Hukuman Mati Bagi Koruptor Tak Sesuai PBB

FB_IMG_1599504311227
FB_IMG_1599504311227
Gemapos.ID (Jakarta) - Ketua Komnas HAM Ahmad Taufan Damanik khawatir pernyataan Wamenkumham Edward Omar Sharif terkait hukuman mati bagi dua eks menteri apakah ini sekadar peringatan atau ingin diimplementasikan. Karena, ini bisa menjurus pada persoalan hukuman mati menjadi perhatian dunia, sehingga masuk dalam daftar pertanyaan pada sidang dewan HAM internasional.
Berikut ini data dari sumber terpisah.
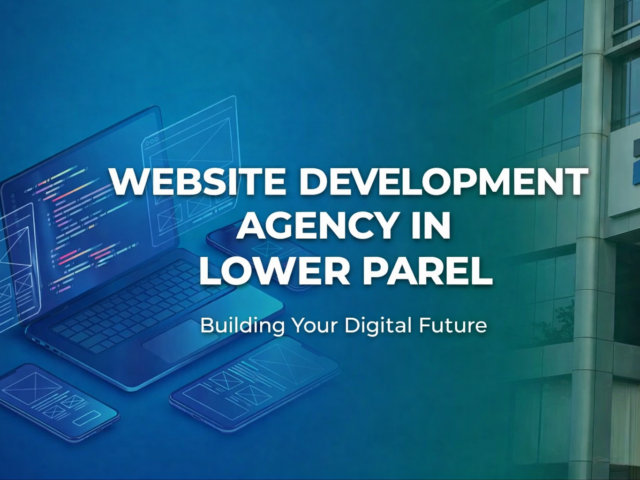 Web Development Agency in Lower Parel, Mumbai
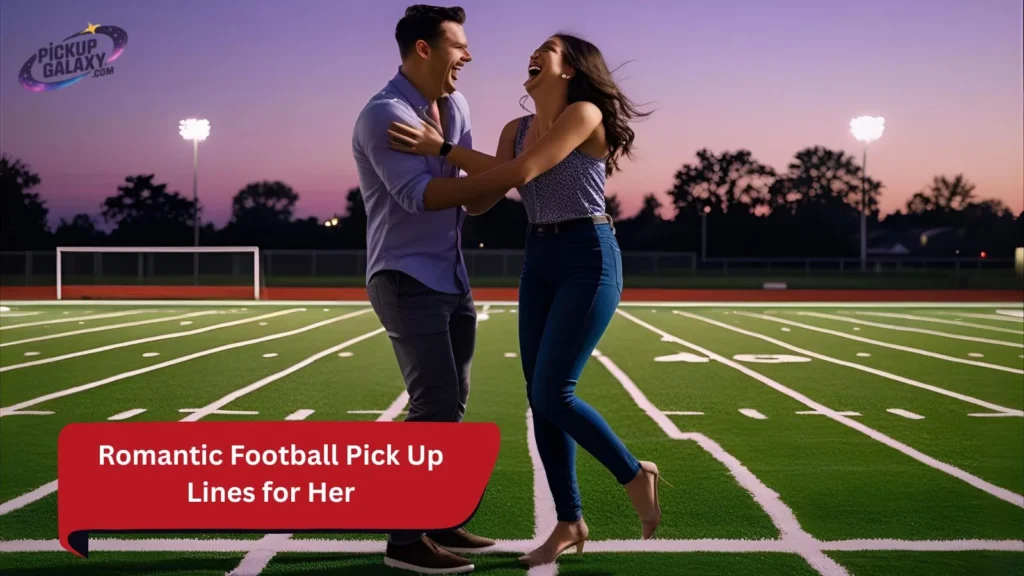 Romantic Football Pick Up Lines for Her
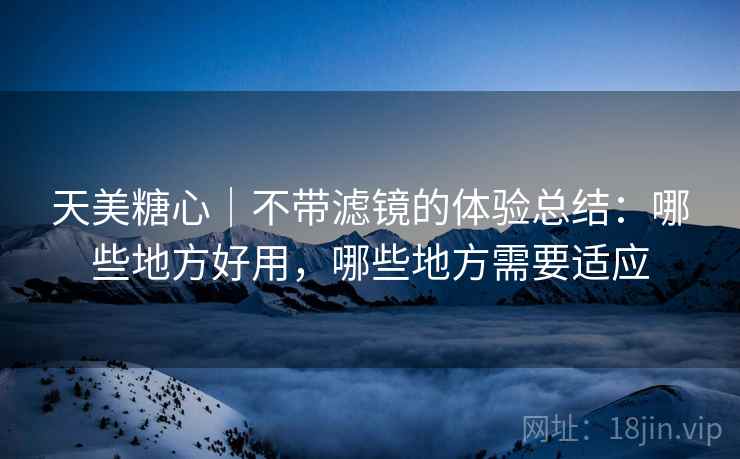 天美糖心|不带滤镜的体验总结:哪些地方好用,哪些地方需要适应 第2张 天美糖心|不带滤镜的体验总结:哪些地方好用,哪些地方需要适应 第2张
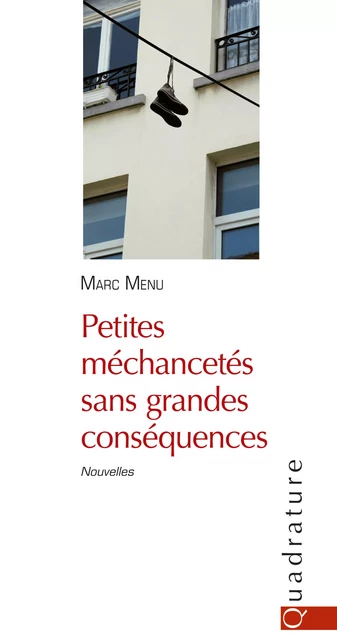 Petites méchancetés sans grandes conséquences - Marc Menu - Quadrature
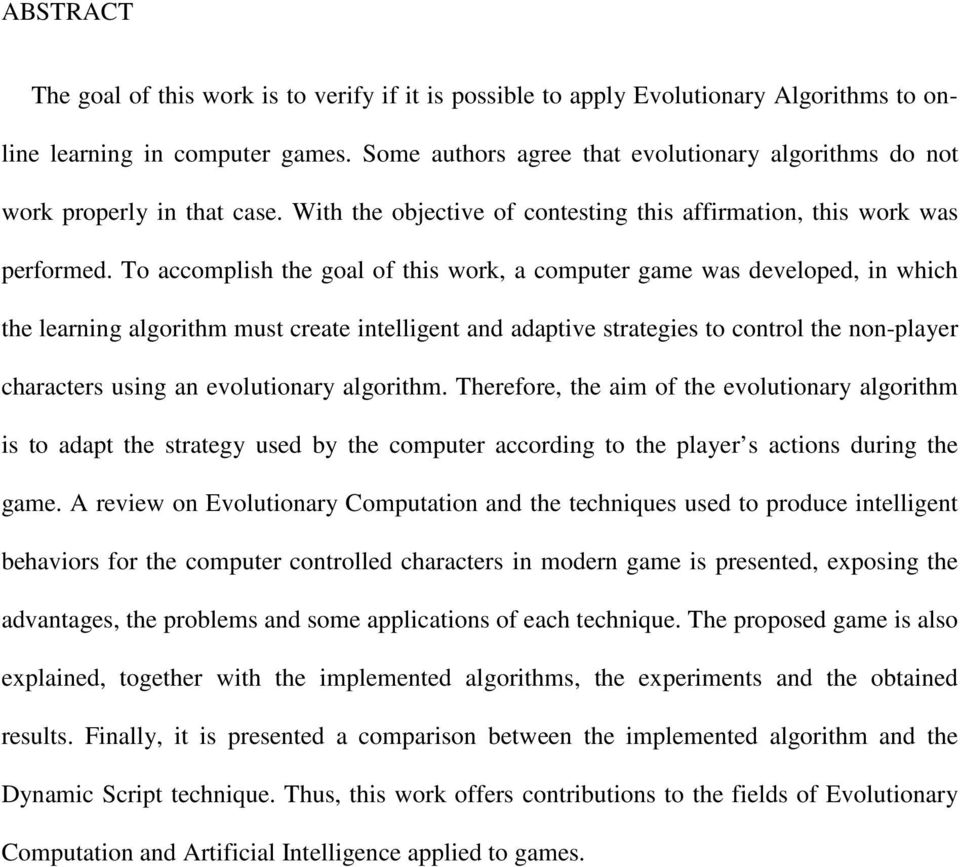 To accomplish the goal of this work, a computer game was developed, in which the learning algorithm must create intelligent and adaptive strategies to control the non-player characters using an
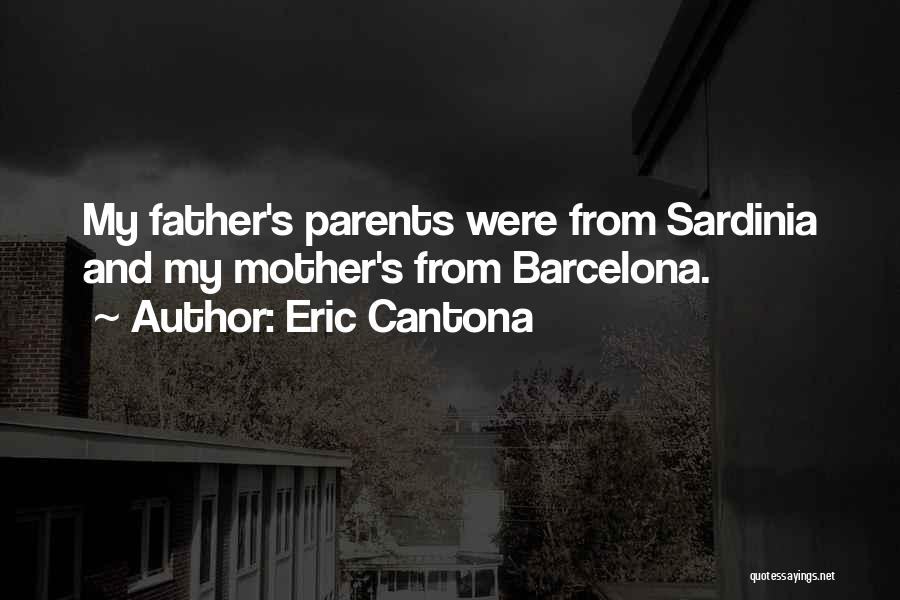 Eric Cantona Quotes: My Father's Parents Were From Sardinia And My Mother's From Barcelona.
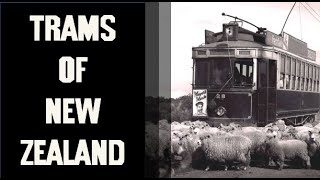 New Zealand's Trams. Once Were Wonderful.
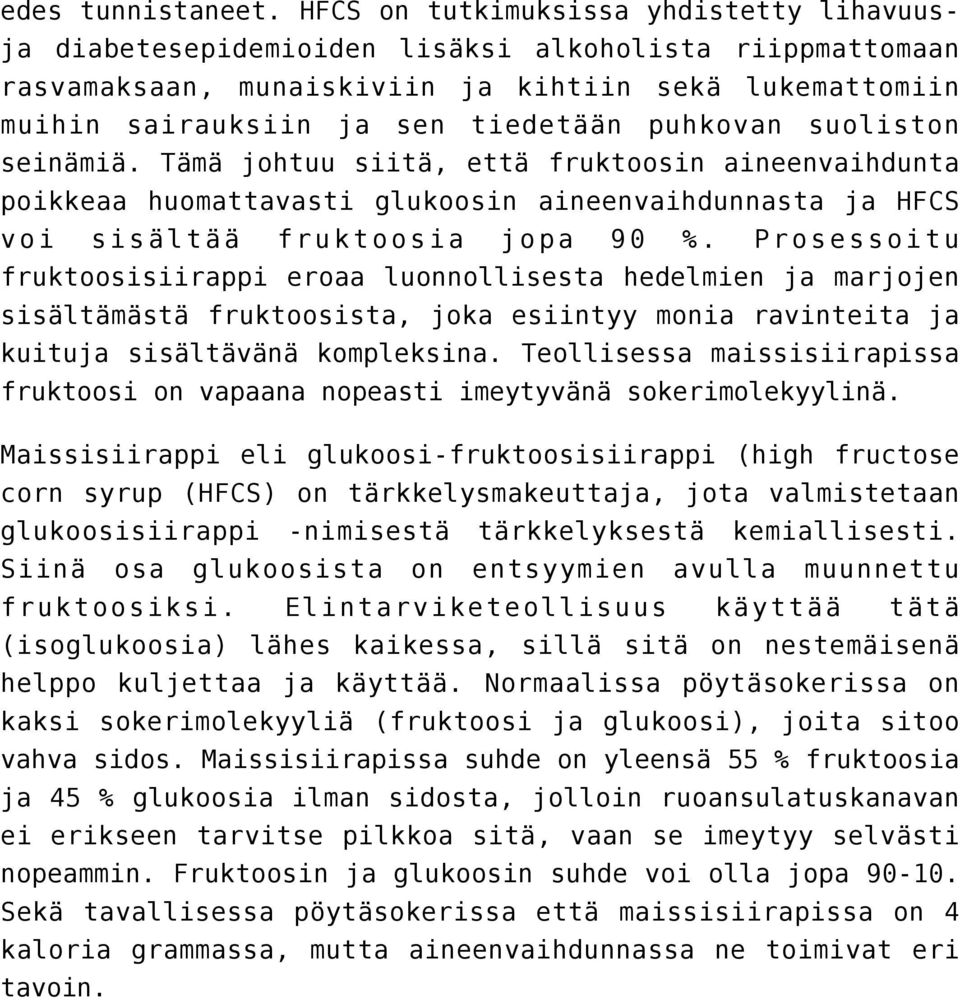 puhkovan suoliston seinämiä. Tämä johtuu siitä, että fruktoosin aineenvaihdunta poikkeaa huomattavasti glukoosin aineenvaihdunnasta ja HFCS voi sisältää fruktoosia jopa 90 %.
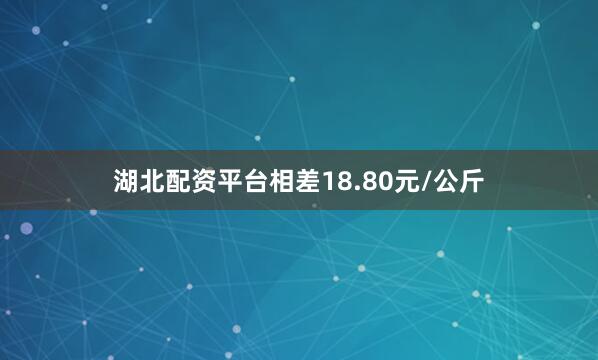 湖北配资平台相差18.80元/公斤
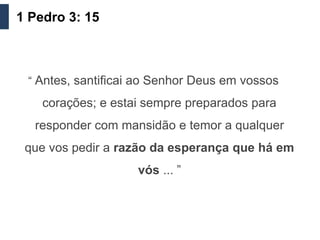 1 Pedro 3: 15



 “ Antes, santificai ao Senhor Deus em vossos

    corações; e estai sempre preparados para
  responder com mansidão e temor a qualquer
 que vos pedir a razão da esperança que há em
                    vós ... ”
 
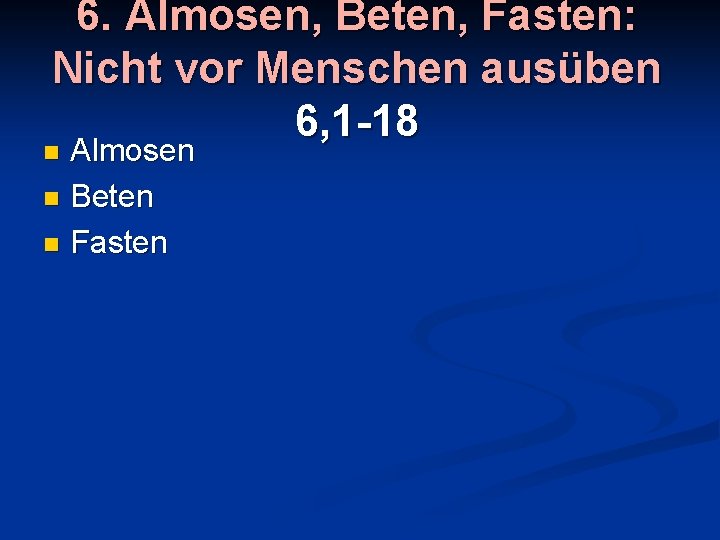 6. Almosen, Beten, Fasten: Nicht vor Menschen ausüben 6, 1 -18 Almosen n Beten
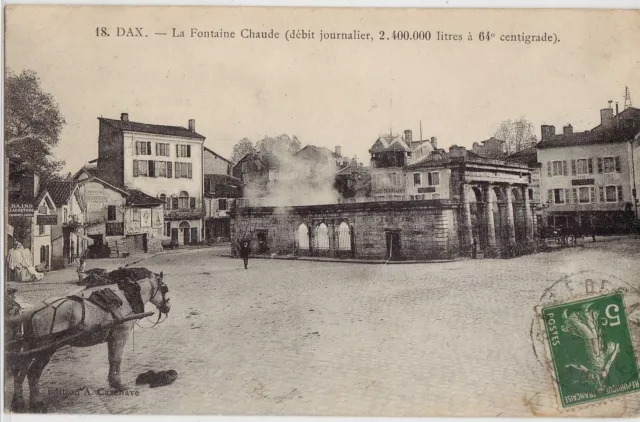 CPA -40-  DAX - La Fontaine Chaude.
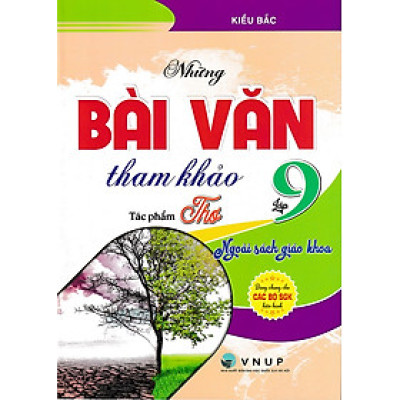 Những bài văn tham khảo lớp 9 ngoài sách giáo khoa - tác phẩm thơ (dùng chung cho các bộ SGK)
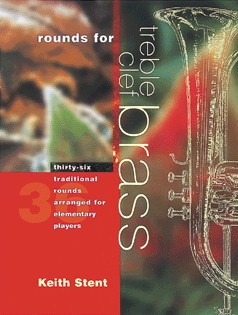 Stent K. Rounds For Trebble Clef Brass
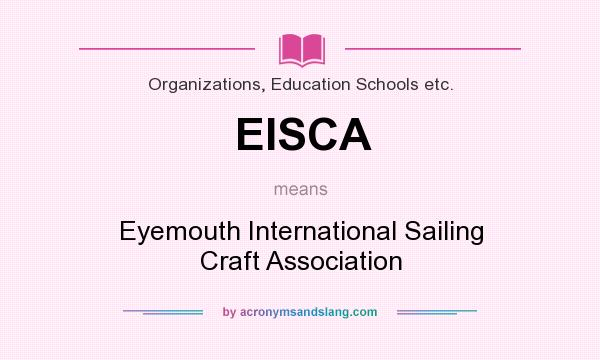 What does EISCA mean? It stands for Eyemouth International Sailing Craft Association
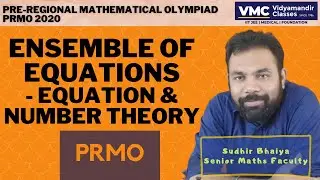 Ensemble of Equations- Equation and Number Theory with Sudhir Bhaiya | PRMO 2020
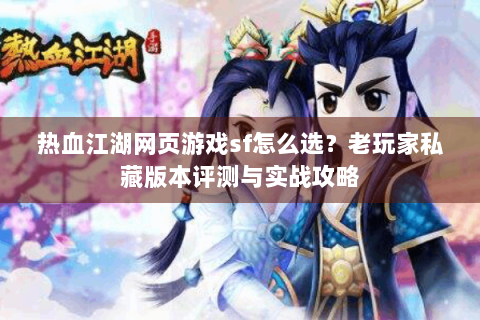 热血江湖网页游戏sf怎么选？老玩家私藏版本评测与实战攻略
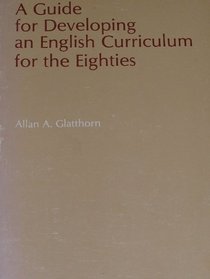A Guide for Developing an English Curriculum for the Eighties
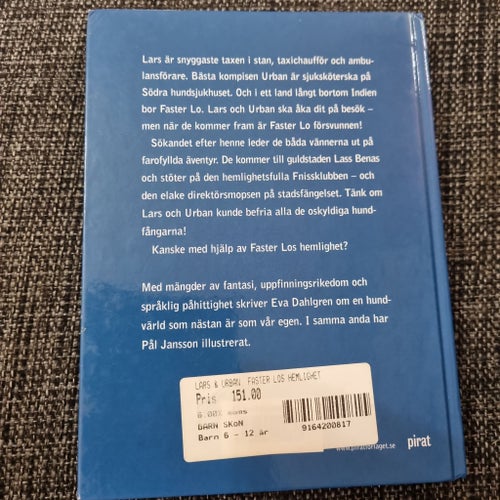 Lars & Urban Faster Los Hemlighet av Eva Dahlgren, 2003
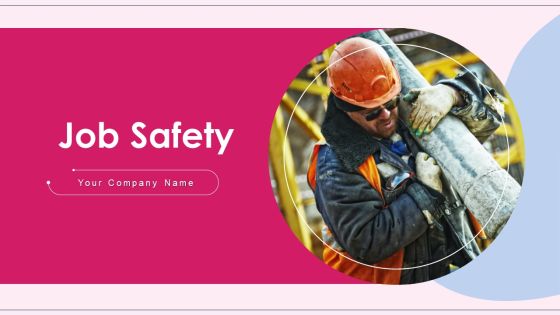 Job Safety Ppt PowerPoint Presentation Complete Deck With Slides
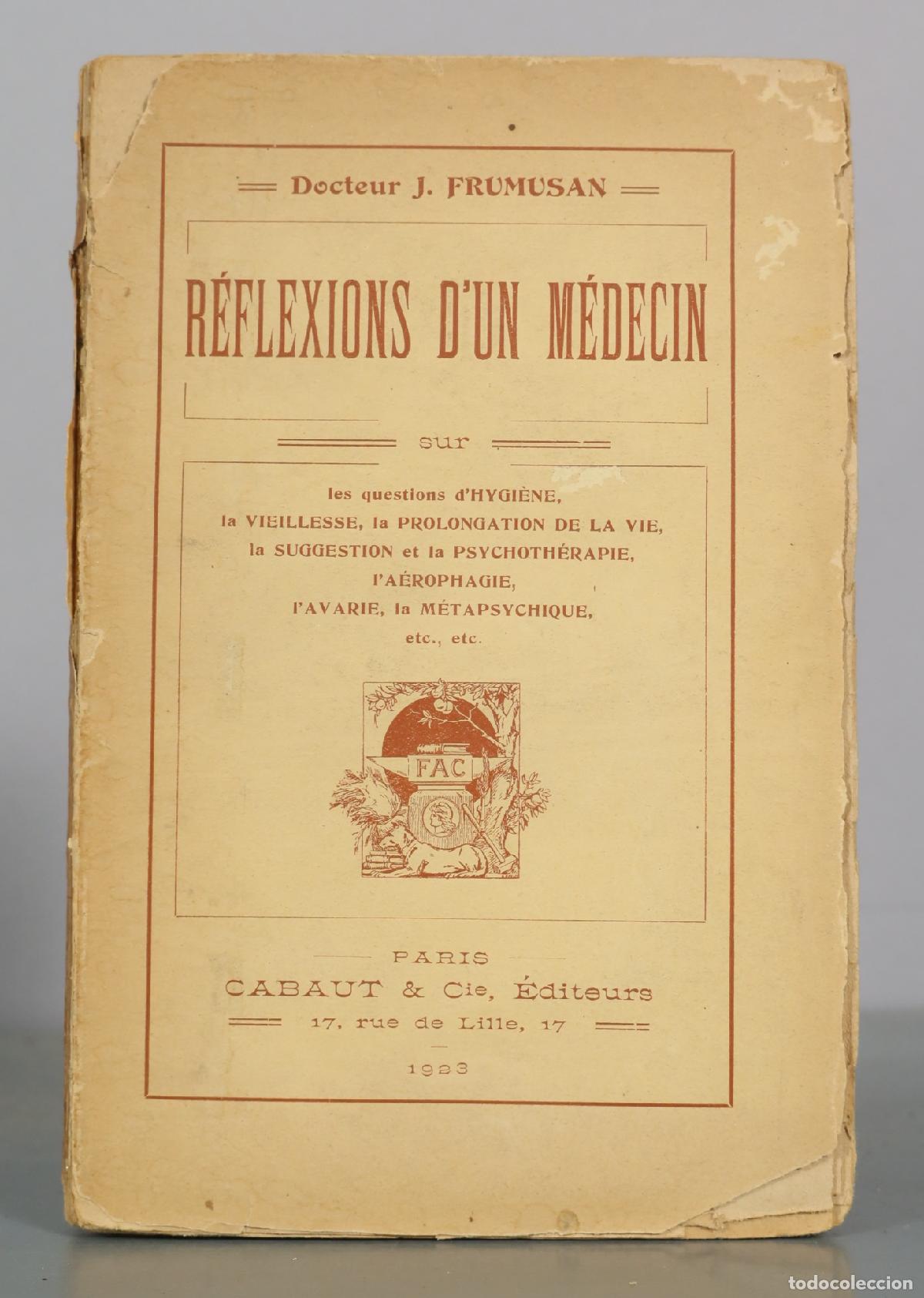 Libros antiguos: R&eacute;flexions d'un m&eacute;decin - Docteur J. Frumusan - Cabaut & Cie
Dua eks menteri tu adalah Edhy Prabowo dan Juliari P. Batubara yang melakukan kasus pidana korupsi di tengah pandemi Covid-19. "Saya kira harus ada kehati-hatian dari pemerintah kita, terutama pengambil kebijakan," katanya. Kebijakan pemerintah tidak hanya dilihat dari kemampuan mengatasi pidana tertentu, misalnya korupsi dan terorisme. Namun, internasional akan melihat rekam jejak Indonesia terkait perlindungan dan pemenuhan hak asasi manusia. Perserikatan Bangsa Bangsa (PBB) mengarah penghapusan hukuman mati. Jadi, negara-negara yang masih menerapkan hukuman mati perlu melakukan pembenahan. Indonesia terikat pada Konvensi Kovenan tentang Hak-Hak Sipil dan Politik seperti pasal yang mengatur hak hidup yang dianggap absolut. Jika dilihat lebih perinci pada Pasal 6 Ayat (2) mengatakan negara-negara yang masih menerapkan hukuman mati terdapat toleransi dengan batasan tertentu. Pertama, hanya diberikan atau diperbolehkan kepada pelanggaran HAM berat jika merujuk pada standar PBB. Dalam pasal tersebut hanya empat bentuk pelanggaran yang bisa dijatuhi hukuman mati, yakni genosida, kejahatan kemanusiaan, agresi, dan kejahatan perang. Indonesia hanya mengadopsi genosida dan kejahatan kemanusiaan dalam Undang-Undang Nomor 26 Tahun 2000. Jika pihak-pihak yang memperdebatkan apakah tindakan korupsi, narkoba, dan terorisme masuk pada pelanggaran HAM berat, maka jawabannya tidak berdasarkan standar PBB. Namun, pemerintah Indonesia memandang tiga kejahatan tersebut tergolong pada kejahatan luar biasa.